Terbaik

Di sinilah Emi duduk diam seorang diri, di sebuah taman bermain menunggu seseorang yang tadi dihubunginya saat perjalanan pulang ke Rumah Bima. Emi meminta pak Eko untuk putar balik ke tempatnya sekarang berada dan menyuruh pak Eko pulang.

Melihat penampilan Nola yang berpenampilan modis dan cantik layaknya wanita dewasa membuat Emi merasa kecil hati. Istilahnya, Emi merasa kalah sebelum berperang.

"Woi! Ngelamun aja. Awas loh, nanti kesambet mau?"

"Lagu lama. Nggak ada apa kalimat lain selain kesambet saat orang lagi ngelamun?" sinis Emi.

"Lah, kok jadi marah? Lagian tadi habis kemana? Aku ajakin jalan nggak mau, sekarang malah nyuruh aku kesini. Untung ini taman dekat rumah aku, jadi bisa cuman lari doang."

"Jadi nggak ikhlas nih ceritanya?" tanya Emi yang semakin menjadi kesal.

"Kenapa sih, mi? Jutek amat? Lagi PMS? Kalau iya, mending aku pulang karena ngeri sama cewek yang lagi tanda merah apalagi kalau hari pertama. Ih.." bergidik ngeri membayangkan kakak iparnya yang baik dan sabar bisa tiba-tiba marah dan menyeramkan saat lagi PMS.

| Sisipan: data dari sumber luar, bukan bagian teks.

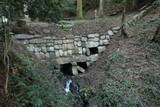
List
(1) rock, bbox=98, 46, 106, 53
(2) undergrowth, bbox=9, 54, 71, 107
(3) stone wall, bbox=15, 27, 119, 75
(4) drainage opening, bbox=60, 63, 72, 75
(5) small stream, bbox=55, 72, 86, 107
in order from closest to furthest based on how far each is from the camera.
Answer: (2) undergrowth, bbox=9, 54, 71, 107, (5) small stream, bbox=55, 72, 86, 107, (3) stone wall, bbox=15, 27, 119, 75, (4) drainage opening, bbox=60, 63, 72, 75, (1) rock, bbox=98, 46, 106, 53

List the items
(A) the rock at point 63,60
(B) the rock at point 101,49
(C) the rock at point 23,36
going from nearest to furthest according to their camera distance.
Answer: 1. (C) the rock at point 23,36
2. (A) the rock at point 63,60
3. (B) the rock at point 101,49

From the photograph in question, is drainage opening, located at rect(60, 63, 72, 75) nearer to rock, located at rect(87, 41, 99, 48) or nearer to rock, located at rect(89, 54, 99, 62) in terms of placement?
rock, located at rect(89, 54, 99, 62)

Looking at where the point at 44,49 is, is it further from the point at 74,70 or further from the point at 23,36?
the point at 74,70

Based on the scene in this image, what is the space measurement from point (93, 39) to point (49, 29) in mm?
2014

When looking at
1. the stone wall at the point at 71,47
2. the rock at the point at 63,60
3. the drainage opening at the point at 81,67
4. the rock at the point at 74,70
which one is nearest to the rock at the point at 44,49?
the stone wall at the point at 71,47

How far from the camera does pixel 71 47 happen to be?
7.71 m

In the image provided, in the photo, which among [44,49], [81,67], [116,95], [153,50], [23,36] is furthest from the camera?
[81,67]

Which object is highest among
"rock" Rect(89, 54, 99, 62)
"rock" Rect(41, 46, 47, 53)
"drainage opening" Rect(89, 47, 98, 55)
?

"Maaf?" ucap Emi mengerucutkan bibirnya. "Aku lagi patah hati, bi."

"Apa? Patah hati? Yakin nih, aku nggak salah dengarkan?"

Masih dengan bibirnya yang mengerucut, Emi menggelengkan kepalanya. Di saat itu juga Bian tertawa terbahak-bahak melihat raut wajah Emi.

"Bian, jangan ketawa."

Seketika Bian mengatupkan mulutnya takut Emi bertambah kesal yang berujung marah.

"Sorry, mi. Emang patah hati sama siapa? Kenapa nggak pernah cerita kalau suka sama seseorang?"

"Nggak perlu tahu siapa orangnya, yang jelas aku lagi broken heart sekarang."

"Baguslah kalau gitu."

"Ah... Bian, seneng amat lihat aku patah hati," sungut Emi.

"Bu-bukan, maksud aku itu bagus, iya, bagus. Dengan gitu nggak perlu mikirin itu cowok lagi dan fokus sama sekolah, itu maksud aku."

Bian berlari ke seberang jalan, di sana ada sebuah mini market. Lima belas menit kemudian Bian kembali dengan sebuah kantong plastik ditangannya.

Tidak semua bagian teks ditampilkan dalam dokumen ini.